Lately, the boogeyman horror genre has regained steam with remakes of Friday the 13th, Texas Chainsaw Massacre and Halloween. Naturally it was only a matter of time before Freddy Kruger got his turn down remake alley. Nightmare had arguably the best gimmick of the boogeyman genre as Freddy invaded his victims’ dreams and could kill them in real life.
One by one, a group of high school students — Rooney Mara (The Girl With the Dragon Tattoo), Katie Cassidy (“Arrow”), Kellan Lutz (Legend of Hercules) and Kyle Gallner (Beautiful Creatures) — are being haunted in their dreams by a man they are beginning to remember from when they were younger. Their parents disavow any knowledge or connection to this mysterious Freddy (Jackie Earle Haley, Watchmen (Director’s Cut + BD-Live) [Blu-ray]).
While he doesn’t have Robert Englund’s charisma, Haley is a suitable Freddy fill-in. And he one-ups Englund in making Freddy much more disturbing and terrifying than the somewhat comedic character he became in later installments. It’s the one aspect where the remake improves upon the original. Haley’s Freddy keeps the audience firmly on the side of his victims, even if they’re helpless to stop him.

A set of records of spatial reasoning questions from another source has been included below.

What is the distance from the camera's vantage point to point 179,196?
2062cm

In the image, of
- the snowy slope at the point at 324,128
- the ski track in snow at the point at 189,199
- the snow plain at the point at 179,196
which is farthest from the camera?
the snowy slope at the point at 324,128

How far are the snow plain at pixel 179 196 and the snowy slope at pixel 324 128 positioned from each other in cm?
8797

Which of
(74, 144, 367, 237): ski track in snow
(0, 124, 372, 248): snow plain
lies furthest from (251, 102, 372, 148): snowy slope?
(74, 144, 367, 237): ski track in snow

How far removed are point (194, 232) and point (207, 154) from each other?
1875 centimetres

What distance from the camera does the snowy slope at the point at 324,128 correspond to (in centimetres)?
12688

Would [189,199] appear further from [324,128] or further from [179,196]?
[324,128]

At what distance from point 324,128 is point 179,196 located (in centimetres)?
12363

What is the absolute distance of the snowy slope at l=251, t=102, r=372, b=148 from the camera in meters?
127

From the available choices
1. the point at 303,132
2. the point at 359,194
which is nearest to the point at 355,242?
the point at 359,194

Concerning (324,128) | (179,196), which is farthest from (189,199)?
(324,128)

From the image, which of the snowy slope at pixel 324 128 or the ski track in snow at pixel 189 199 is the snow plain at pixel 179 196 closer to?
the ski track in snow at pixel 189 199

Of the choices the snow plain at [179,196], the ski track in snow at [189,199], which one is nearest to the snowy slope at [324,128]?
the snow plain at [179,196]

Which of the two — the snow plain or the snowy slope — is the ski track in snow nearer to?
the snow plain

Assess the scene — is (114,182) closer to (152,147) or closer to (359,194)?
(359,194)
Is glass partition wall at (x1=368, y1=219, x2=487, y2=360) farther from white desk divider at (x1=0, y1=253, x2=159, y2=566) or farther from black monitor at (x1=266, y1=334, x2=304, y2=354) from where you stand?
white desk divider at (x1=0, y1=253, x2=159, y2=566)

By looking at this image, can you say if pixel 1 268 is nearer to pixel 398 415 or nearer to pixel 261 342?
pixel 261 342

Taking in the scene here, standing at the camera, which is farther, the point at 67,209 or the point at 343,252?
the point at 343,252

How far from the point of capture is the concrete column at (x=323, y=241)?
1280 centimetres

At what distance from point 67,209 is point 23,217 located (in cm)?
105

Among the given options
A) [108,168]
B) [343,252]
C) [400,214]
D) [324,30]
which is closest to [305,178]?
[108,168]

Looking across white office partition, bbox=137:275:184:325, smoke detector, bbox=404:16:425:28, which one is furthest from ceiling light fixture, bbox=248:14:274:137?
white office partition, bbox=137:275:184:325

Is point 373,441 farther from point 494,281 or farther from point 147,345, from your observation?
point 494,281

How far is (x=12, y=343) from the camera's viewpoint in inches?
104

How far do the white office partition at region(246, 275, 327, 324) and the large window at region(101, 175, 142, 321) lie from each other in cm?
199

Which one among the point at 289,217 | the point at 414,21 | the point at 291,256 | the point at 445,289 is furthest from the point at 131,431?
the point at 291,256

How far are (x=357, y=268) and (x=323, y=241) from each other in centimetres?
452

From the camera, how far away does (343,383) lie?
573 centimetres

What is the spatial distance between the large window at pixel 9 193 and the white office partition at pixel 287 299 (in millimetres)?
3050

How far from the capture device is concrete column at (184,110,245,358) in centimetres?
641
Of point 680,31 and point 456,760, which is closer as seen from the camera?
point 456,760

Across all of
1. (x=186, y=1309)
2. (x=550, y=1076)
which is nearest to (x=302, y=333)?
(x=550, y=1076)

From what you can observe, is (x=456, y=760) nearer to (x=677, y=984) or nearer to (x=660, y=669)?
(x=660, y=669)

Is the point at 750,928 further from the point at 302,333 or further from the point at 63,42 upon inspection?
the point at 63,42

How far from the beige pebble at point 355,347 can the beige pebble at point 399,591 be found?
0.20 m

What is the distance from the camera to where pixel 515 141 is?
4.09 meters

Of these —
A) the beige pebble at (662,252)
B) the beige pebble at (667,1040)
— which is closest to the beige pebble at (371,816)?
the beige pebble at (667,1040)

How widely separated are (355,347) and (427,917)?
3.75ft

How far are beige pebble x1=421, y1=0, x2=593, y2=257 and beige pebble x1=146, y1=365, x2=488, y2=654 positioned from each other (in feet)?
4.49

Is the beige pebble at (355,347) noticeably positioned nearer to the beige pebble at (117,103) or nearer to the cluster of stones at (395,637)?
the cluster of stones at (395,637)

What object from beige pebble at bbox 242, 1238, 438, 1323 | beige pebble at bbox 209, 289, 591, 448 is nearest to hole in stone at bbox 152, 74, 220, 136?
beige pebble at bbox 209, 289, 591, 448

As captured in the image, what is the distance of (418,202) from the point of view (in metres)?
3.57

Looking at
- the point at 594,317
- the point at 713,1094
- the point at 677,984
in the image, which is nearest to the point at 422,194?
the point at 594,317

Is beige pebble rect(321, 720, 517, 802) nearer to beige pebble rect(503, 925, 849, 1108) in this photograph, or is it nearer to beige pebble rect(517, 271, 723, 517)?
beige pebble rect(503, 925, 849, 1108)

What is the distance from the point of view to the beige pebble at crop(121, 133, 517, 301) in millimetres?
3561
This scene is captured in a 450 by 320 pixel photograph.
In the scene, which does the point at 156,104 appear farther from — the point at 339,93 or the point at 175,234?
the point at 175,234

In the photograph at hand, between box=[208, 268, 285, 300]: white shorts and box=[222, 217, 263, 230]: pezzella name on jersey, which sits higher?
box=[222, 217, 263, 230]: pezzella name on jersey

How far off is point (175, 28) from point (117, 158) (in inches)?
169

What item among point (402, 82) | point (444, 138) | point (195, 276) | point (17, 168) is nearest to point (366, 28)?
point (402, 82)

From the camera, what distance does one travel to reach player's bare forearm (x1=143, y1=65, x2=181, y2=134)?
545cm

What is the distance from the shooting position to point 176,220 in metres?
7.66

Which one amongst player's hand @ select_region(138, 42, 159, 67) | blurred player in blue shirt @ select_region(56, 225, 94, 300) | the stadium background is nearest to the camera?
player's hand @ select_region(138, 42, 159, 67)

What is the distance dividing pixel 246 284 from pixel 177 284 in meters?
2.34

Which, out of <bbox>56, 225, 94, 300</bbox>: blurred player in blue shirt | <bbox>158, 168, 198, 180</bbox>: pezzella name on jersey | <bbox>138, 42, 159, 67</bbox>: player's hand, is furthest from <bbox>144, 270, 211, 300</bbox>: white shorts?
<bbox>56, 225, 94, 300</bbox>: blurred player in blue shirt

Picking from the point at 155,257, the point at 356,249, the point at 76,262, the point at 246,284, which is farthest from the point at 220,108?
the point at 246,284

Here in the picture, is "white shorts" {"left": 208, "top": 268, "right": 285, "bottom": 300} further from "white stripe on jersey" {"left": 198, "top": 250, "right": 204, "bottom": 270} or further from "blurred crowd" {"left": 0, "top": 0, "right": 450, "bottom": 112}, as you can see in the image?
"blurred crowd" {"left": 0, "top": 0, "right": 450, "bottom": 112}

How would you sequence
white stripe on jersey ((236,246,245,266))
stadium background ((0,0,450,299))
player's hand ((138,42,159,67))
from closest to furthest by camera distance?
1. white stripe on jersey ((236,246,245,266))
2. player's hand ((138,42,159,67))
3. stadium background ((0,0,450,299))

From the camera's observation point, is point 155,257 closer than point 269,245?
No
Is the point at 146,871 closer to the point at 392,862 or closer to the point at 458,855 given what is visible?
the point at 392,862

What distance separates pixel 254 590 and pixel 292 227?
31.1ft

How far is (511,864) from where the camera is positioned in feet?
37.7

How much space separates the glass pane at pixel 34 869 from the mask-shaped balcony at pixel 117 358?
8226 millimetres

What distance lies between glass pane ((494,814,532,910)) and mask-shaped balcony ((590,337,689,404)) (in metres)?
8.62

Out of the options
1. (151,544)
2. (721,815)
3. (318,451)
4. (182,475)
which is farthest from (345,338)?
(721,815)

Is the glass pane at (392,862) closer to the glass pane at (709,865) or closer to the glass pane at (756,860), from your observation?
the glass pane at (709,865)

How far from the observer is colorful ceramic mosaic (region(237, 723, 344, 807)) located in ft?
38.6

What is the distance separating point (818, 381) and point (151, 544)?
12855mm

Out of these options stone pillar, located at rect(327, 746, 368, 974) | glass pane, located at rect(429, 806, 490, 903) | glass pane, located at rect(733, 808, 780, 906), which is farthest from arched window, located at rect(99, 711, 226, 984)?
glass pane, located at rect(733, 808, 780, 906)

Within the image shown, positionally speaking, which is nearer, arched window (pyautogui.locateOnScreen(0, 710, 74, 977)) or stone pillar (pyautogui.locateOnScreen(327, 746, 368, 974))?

Screenwriter Wesley Strick sticks fairly close to creator Wes Craven’s original vision. Since his 1984 debut, Freddy has appeared in eight films and Strick is more focused on hitting the already established marks of a Freddy Kruger movie like children jumping rope while chanting “1, 2, Freddy’s coming for you” rather than changing everything you thought you knew about Elm Street.
Most disappointingly, Strick doesn’t make much use of the nightmare aspect to get really creative with the deaths and most of Freddy’s victims just get slashed with his gloves as opposed to something truly bizarre.
Samuel Bayer, who’s directed music videos for Blink 182, Garbage and The Offspring, shoots the film with just as vintage a mindset so the cliché elements of figures dating quickly across the screen, long walks down hallways and false scares are all too familiar. If you expect anything to happen, it likely will and the predictable nature makes for a very unsatisfying horror/thriller.
A Nightmare on Elm Street ver. 2 isn’t terrible, but the filmmakers handle the property so safe that it can’t compare to its inspiration. The original wasn’t made in the 1950s and wasn’t in dire need of a more polished version with better technology. The death scenes are well done, the acting better than average for a horror movie and the effects are solid, but the real nightmare is the tragic lack of creativity in this new look of one of the genre’s greatest characters.